Emerging Growth Company o |
If an emerging growth company, indicate by check mark if the registrant has elected not to use the extended transition period for complying with any new or revised financial accounting standards provided pursuant to Section 13(a) of the Exchange Act. o
Check the appropriate box below if the Form 8-K filing is intended to simultaneously satisfy the filing obligation of the registrant under any of the following provisions (see General Instruction A.2. below):
[ ] Written communications pursuant to Rule 425 under the Securities Act (17 CFR 230.425)
[ ] Soliciting material pursuant to Rule 14a-12 under the Exchange Act (17 CFR 240.14a-12)
[ ] Pre-commencement communications pursuant to Rule 14d-2(b) under the Exchange Act (17 CFR 240.14d-2(b))
[ ] Pre-commencement communications pursuant to Rule 13e-4(c) under the Exchange Act (17 CFR 240.13e-4(c))

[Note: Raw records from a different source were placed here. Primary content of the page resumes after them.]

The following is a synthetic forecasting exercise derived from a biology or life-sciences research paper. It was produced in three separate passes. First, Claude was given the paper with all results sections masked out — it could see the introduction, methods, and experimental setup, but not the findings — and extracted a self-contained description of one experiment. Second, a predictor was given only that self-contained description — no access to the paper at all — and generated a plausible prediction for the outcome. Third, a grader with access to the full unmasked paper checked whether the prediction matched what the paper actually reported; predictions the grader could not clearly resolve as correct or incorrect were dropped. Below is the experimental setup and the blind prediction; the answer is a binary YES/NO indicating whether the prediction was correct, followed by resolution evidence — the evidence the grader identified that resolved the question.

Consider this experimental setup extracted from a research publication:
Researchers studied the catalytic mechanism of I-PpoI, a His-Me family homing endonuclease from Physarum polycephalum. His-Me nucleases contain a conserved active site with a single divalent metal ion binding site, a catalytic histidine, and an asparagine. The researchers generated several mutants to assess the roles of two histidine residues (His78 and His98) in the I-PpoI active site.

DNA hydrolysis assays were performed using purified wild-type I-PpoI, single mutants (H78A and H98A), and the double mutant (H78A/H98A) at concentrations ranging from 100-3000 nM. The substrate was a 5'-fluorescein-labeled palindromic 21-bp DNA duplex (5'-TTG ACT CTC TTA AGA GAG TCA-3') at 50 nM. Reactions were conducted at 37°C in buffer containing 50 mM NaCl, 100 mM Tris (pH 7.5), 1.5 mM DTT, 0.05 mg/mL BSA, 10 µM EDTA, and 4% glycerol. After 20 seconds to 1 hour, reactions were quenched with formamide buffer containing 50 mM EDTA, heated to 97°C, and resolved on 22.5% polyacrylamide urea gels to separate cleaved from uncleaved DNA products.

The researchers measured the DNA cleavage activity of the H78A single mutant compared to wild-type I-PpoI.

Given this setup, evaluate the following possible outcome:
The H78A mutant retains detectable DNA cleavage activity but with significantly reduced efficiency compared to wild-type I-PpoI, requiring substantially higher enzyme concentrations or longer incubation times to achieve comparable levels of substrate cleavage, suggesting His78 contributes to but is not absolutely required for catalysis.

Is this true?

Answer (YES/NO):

Item 5.07 Submission of Matters to a Vote of Security Holders
On April 27, 2017, NorthWestern Corporation d/b/a NorthWestern Energy (NYSE: NWE) (the “Company”), held its Annual Meeting of Stockholders (the “Annual Meeting”) in Huron, South Dakota. At the Annual Meeting, 43,472,436 shares of common stock, par value $.01, were present in person or by proxies. This represented over 89 percent of the 48,335,246 shares of common stock outstanding and entitled to vote at the Annual Meeting. At the Annual Meeting, the stockholders:
• | Elected all nine of the directors nominated by the Board of Directors; |
• | Ratified the appointment of Deloitte & Touche LLP as the Company's independent registered public accounting firm; |
• | Approved, on an advisory basis, the compensation of the Company's named executive officers, as described in the Company's Proxy Statement; and |
• | Indicated a preference, on an advisory basis, to hold future advisory votes on executive compensation every year. |
Set forth below are the final voting results on each such matter.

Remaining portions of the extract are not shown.